Lorsqu’une personne est confrontée à un événement traumatique, associant terreur et impuissance, sa capacité d’attention est brutalement réduite et sa capacité à percevoir ce qui se passe autour d’elle est très altérée.
Non seulement les détails perçus dans la périphérie de son champ de Vision disparaissent, mais aussi le contexte de ce qui est en train de se produire ainsi que sa perception du temps.
Par contre, son attention est concentrée sur le centre de son champ de vision à l’instant présent. Cette focalisation extrême de l’attention s’accompagne de distorsions très importantes de ce qui est perçu et ressenti, provoquant une insensibilité à la douleur, un vécu de dépersonnalisation, un ralentissement du temps et une amnésie. C’est un état dissociatif.

Les événements traumatiques ont ce pouvoir de provoquer des réactions dissociatives.

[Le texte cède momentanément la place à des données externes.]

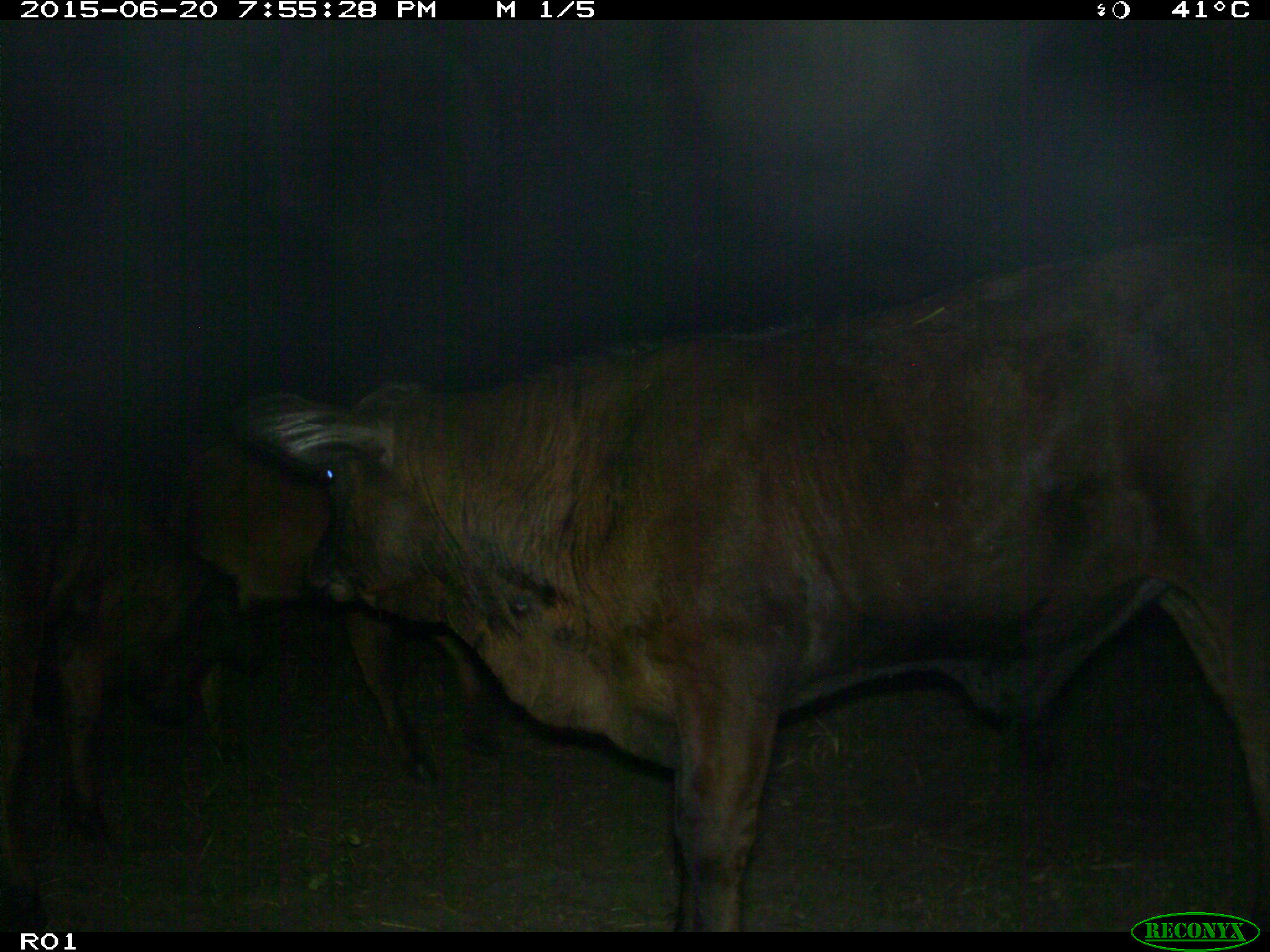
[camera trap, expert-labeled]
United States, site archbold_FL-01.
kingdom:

Certaines personnes peuvent se dissocier spontanément face à la terreur et d’autres vont « apprendre », involontairement, à provoquer cet état, en particulier si elles sont exposées de manière répétée à des événements traumatiques.
Ces altérations profondes de la conscience au moment du traumatisme expliquent certaines caractéristiques anormales des souvenirs traumatiques. En raison de cette attention très focalisée, les sensations vécues par le corps et toutes les autres sensations (odeurs, bruits, images) vont être profondément gravées en mémoire, alors que le contexte, le vécu du temps et le récit verbal vont être faiblement enregistrés.